GDPR has been in force since 2018.
And yet, many programmes still struggle.
Not because firms don’t care about data protection.
Not because they don’t have policies.
But because most GDPR programmes are built backwards.
They Start With Documents, Not Data
The first question shouldn’t be:
“Where is our privacy policy?”
It should be:
“What data do we actually hold?”
Many organisations implement GDPR through paperwork:
- Privacy notices
- Data protection policies
- DPIA templates
- Retention schedules
But they never fully map:
- Data flows
- Processing purposes
- Lawful bases
- Operational ownership
Without understanding the data lifecycle, documentation becomes decorative rather than protective.
Ownership Is Often Unclear
Another common issue is responsibility.
GDPR is frequently assigned to:
- Legal
- Compliance
- Or an external consultant
But operational teams continue handling data daily.

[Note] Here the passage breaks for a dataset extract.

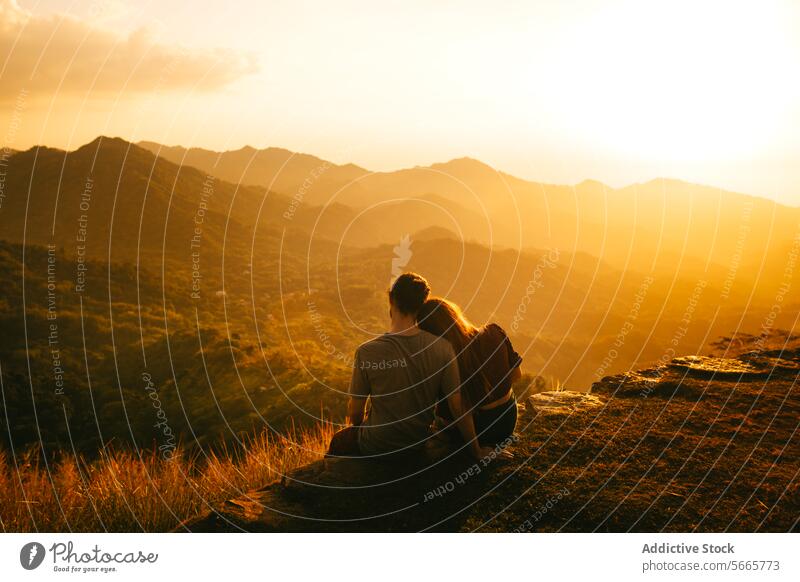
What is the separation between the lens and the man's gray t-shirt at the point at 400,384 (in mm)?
5312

If the people collecting, storing and using personal data don’t understand:
- Their lawful basis
- Their retention obligations
- Their breach reporting responsibilities
Then the framework isn’t embedded.
It’s theoretical.
Fear Replaces Practicality
Some programmes fail because they are driven by fear of fines rather than practical risk management.
The result?
- Overly complex controls
- Defensive documentation
- Processes that slow the business
Effective data protection should be proportionate and commercially realistic.
It should:
- Protect customers
- Reduce operational risk
- Support informed decision-making
Compliance should enable good business, not suffocate it.
GDPR Fails When It Isn’t Operational
The strongest GDPR frameworks I’ve seen share three characteristics:
- Clear data mapping
- Defined accountability
- Practical integration into day-to-day processes
Data protection is not a policy exercise.
It’s an operational discipline.
When firms treat it that way, it works.